The criteria for normal vascular function were based on established hemodynamic standards [15]: cavernous arterial inflow was considered adequate with a mean PSV > 30 cm/s, and veno-occlusive function was considered normal with an RI > 0.9 and an EDV < 5 cm/s. These criteria were applied to the peak measurements obtained during the 30 min examination period.
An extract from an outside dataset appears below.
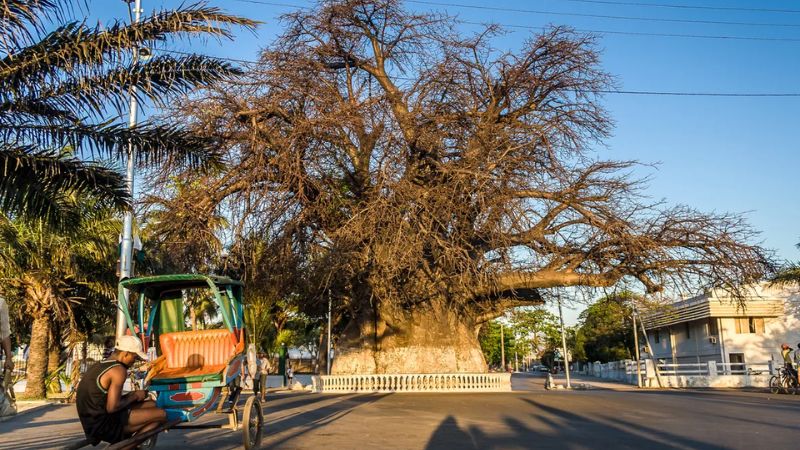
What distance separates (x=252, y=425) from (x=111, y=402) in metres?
3.22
Baseline erectile function was assessed using the IIEF. Clinical responses (erectile hardness score [EHS]) were measured with visual inspection and manual examination (Grade 1: tumescence only; Grade 2: rigid but not sufficient for penetration; Grade 3: rigid for penetration but not fully rigid; Grade 4: fully rigid).
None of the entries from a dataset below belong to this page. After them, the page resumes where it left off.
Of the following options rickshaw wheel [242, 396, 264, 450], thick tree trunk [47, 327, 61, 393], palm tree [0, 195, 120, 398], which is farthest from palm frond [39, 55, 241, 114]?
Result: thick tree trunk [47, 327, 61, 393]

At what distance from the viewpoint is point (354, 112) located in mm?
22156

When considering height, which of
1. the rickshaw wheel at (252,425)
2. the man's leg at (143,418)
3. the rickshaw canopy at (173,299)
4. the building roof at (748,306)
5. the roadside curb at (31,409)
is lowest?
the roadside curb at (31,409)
Anxiety levels were assessed using the State-Trait Anxiety Inventory-State (STAI-S) subscale. The questionnaire was administered at two time points: (T1) immediately after the first PDDU session and (T2) just before the second session, 1 week later. Patient satisfaction and willingness to undergo a repeat procedure were self-assessed after each PDDU using a visual analog scale (VAS, 0–10).
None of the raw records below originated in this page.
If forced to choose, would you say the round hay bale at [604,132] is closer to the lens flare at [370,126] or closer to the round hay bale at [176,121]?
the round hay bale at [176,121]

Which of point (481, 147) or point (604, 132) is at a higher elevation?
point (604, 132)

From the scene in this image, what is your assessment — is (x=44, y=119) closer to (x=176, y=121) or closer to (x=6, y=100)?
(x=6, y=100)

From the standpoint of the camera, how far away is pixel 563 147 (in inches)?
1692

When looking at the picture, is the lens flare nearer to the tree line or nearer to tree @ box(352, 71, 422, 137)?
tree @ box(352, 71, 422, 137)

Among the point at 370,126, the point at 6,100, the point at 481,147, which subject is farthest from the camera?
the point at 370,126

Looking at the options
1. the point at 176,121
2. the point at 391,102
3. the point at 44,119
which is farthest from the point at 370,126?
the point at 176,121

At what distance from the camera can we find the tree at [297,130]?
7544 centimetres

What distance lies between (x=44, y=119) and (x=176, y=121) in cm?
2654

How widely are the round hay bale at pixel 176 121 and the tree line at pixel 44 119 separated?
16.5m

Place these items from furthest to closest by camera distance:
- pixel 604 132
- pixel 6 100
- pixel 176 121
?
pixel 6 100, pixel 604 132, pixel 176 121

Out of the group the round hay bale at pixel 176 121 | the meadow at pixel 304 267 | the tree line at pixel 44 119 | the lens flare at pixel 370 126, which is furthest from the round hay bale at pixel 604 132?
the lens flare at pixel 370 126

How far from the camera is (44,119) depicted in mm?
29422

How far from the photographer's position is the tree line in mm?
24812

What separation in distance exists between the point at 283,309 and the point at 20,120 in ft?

Primary and secondary continuous outcomes (PSV, EDV, RI, mean EHS, and VAS scores) were analyzed using linear mixed models (LMM) to account for the randomized crossover design. The binary outcome of functional erection (EHS ≥ 3) was analyzed using generalized estimating equations (GEE) with a binomial distribution and logit link. These models included modality (Desktop vs. Virtual Glasses), period (Session 1 vs. 2), and sequence (Group I vs. II) as fixed effects, allowing assessment of the main modality effect and any potential carryover effect.
STAI anxiety scores, collected at two time points (after session 1 and before session 2), were analyzed using independent group comparisons for each time point. Normality was assessed using the Shapiro–Wilk test, and homogeneity of variance was evaluated using Levene’s test. The STAI data met the assumption of normality but violated the assumption of equal variances (Levene’s test, p < 0.05). Consequently, Welch’s t-test was employed for these comparisons.
All statistical analyses were conducted using SPSS software (version 23.0; IBM Corp., Armonk, NY, USA). A p-value < 0.05 was considered to indicate statistical significance. This study was approved by the Institutional Review Board (IRB No. 2019-07-007).

3. Results

A total of 60 patients were enrolled and completed the crossover trial. No significant difference was observed in age or baseline IIEF score between the two groups. The comprehensive results of the analysis are presented in Table 1.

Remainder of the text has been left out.